→ **MATERIAL SUPPLIED**
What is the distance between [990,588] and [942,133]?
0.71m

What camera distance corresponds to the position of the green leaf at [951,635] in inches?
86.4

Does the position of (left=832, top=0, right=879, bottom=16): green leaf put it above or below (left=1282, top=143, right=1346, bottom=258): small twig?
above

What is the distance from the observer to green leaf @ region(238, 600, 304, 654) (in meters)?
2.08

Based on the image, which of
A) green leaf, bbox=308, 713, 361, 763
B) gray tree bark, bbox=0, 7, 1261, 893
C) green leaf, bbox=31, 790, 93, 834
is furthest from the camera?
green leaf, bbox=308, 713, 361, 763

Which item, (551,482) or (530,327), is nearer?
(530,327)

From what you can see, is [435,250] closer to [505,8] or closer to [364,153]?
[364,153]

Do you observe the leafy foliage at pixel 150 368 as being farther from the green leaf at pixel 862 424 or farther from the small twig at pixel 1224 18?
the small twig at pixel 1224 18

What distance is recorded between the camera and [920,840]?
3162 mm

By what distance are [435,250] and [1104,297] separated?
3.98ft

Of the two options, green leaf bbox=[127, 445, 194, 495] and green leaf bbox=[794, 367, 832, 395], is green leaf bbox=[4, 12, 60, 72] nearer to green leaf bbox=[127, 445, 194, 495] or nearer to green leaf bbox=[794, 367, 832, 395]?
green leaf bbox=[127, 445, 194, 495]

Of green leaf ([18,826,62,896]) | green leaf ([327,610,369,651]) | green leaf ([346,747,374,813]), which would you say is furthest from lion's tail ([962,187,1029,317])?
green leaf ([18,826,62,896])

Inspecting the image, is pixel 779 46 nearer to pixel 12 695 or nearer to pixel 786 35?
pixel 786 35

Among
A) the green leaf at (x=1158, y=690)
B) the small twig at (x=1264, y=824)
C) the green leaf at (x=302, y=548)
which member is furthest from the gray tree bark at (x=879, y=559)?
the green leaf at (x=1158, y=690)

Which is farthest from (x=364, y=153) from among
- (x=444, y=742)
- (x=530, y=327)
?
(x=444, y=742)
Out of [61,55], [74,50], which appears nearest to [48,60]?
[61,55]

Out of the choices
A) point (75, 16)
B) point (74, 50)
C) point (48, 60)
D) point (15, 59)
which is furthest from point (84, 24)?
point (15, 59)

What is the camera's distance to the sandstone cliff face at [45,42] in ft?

→ **PROBLEM DETAILS**
Reproduce the lines above unchanged, starting with the line that contains "Out of [61,55], [74,50], which" and continuing through the last line.

→ **SOLUTION TO THE EXERCISE**
Out of [61,55], [74,50], which appears nearest to [48,60]?
[61,55]

Out of the choices
A) point (75, 16)
B) point (74, 50)
C) point (48, 60)
D) point (15, 59)
which is furthest from point (84, 24)?
point (15, 59)

What is the camera's distance to the sandstone cliff face at [45,42] in ft?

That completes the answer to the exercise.